Esta situación refleja la victoria política y cultural de la internacional reaccionaria, que ha erosionado los logros históricos de las fuerzas progresistas. Las políticas neoliberales y conservadoras han priorizado la acumulación de riqueza privada y la flexibilización de derechos sociales, desplazando la inversión en educación, sanidad y vivienda y debilitando los instrumentos redistributivos. El Barómetro de Confianza Edelman 2024 muestra que la ciudadanía confía más en empresas y ONG que en el gobierno, evidenciando una erosión institucional que favorece la consolidación de la desigualdad y la polarización social. Numerosas voces han advertido de la urgencia de revisar los paradigmas y replantear los puntos de vista para responder a estas necesidades emergentes, pero las respuestas han resultado parciales e insuficientes. Precisamente por ello, las fuerzas que defienden un Estado de bienestar renovado deben asumir que ya no basta con ajustes técnicos o medidas aisladas: se requiere una estrategia integral. Como recordaba el historiador Tony Judt, los Estados de bienestar no solo redistribuyen recursos, sino que también fortalecen la cohesión social y la confianza, beneficiando a largo plazo a toda la sociedad.
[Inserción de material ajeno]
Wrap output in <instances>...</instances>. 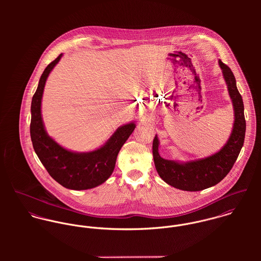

Reconocer la diversidad cultural, sexual o religiosa es indispensable, pero no puede sustituir la redistribución material. Solo un enfoque que combine pluralismo cultural con redistribución puede reconstruir la legitimidad del Estado y ofrecer un horizonte de esperanza. Las fuerzas progresistas deben priorizar decisiones sostenidas y audaces, capaces de equilibrar la acumulación de capital con la justicia social.
El desafío es claro: sin igualdad no hay democracia sustantiva; sin redistribución no hay confianza; y sin un Estado de bienestar fortalecido, el crecimiento seguirá percibiéndose como un beneficio para unos pocos. La desigualdad no se corrige sola: exige políticas conscientes, sostenidas y capaces de restaurar la cohesión social.